The contact between oxygen and catalysts can be improved as nanostructured NMC spheres were utilized. Specifically, their spherical shape and large pore volume can improve the activity of electrocatalysts by ensuring that the reactants are easily accessible to the catalytic active sites and the mass transfer is rapid. Through a simple and low-cost dual-soft templating strategy, Qiao's group designed N-doped mesoporous carbon spheres using resorcinol formaldehyde resin/melamine as the carbon/nitrogen precursor (Bayatsarmadi et al., 2015), and formaldehyde/3-aminophenol (Figure 3B, route A) as the carbon/nitrogen source (Yang T. et al., 2014), respectively. To introduce more porosity, a silica-assisted coating method was employed to N-doped mesoporous hollow carbon nanospheres (N-MHCNSs) with tailored shell thickness, pore size and surface area (Figure 3B, route B), and doped hollow carbon nanospheres (N-HCNSs, Figure 3B, route C) (Yang T. et al., 2014). From the high kinetic current and positive onset potential, all the resultant NMC spheres are proved to be highly active for ORR in alkaline solutions. In particular, the N-doped mesoporous hollow carbon sphere with particle size of ca. 150 nm, exhibited the highest activity. This can be ascribed to the enhanced interaction and dissociation of oxygen within the pores and on the surface, the improved wettability to electrolyte solution and the charge/spin density on the carbon.

Sheet-like NMCs that can expose more active N dopants, are much favored and were fabricated as ORR catalysts by thermal decomposition of low-cost precursors. It is known that chitosan is obtained as the N-deacetylated derivative of chitin, comes from waste shells from crustaceans such as shrimps and crabs, while melamine is a very inexpensive industrial raw material that contains rich N moieties. By conversion of chitosan-melamine precursor, the resultant NMC comprises lots of nanosheets, having a specific surface area (285 m2 g−1), are highly efficient for ORR in alkaline media (Rybarczyk et al., 2015). This strongly suggests that the sheet-like morphology can improve the accessibility of active sites.

--------

● Challenge
In one to three sentences, use the passage on nitrogen-doped carbon catalysts to explain why the N-doped mesoporous hollow carbon sphere of about 150 nm showed the highest activity. The items below come from a different source.

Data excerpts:
--------

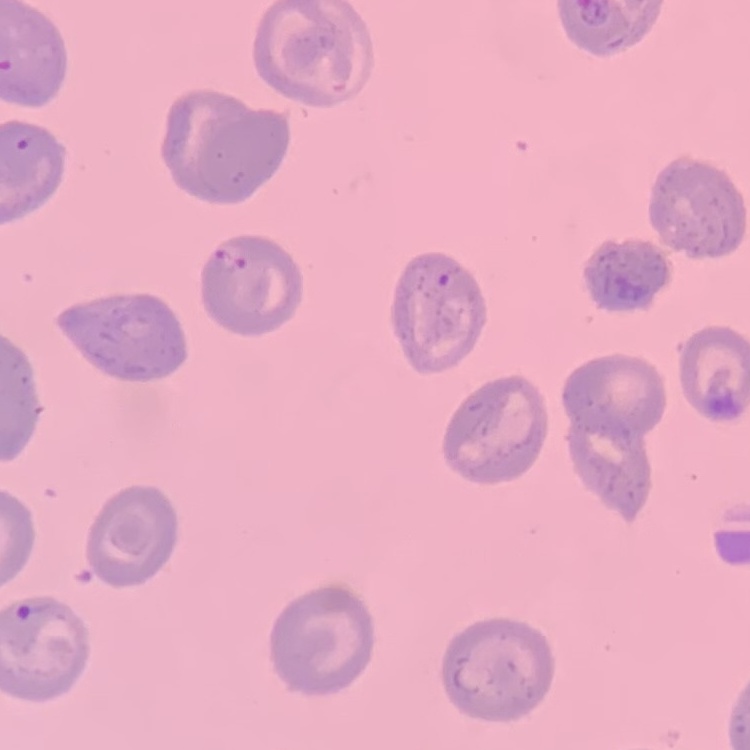
Summary:
  - Erythrocyte morphology: no rouleaux formation
  - Stain: Field's or Giemsa
  - Preparation: thin blood smear
  - Image type: one tile cut from a larger photomicrograph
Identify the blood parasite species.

--------

● Response to this exercise
Its top activity is credited to stronger interaction and dissociation of oxygen inside the pores and on the surface, better wettability toward the electrolyte solution, and the charge/spin density on the carbon.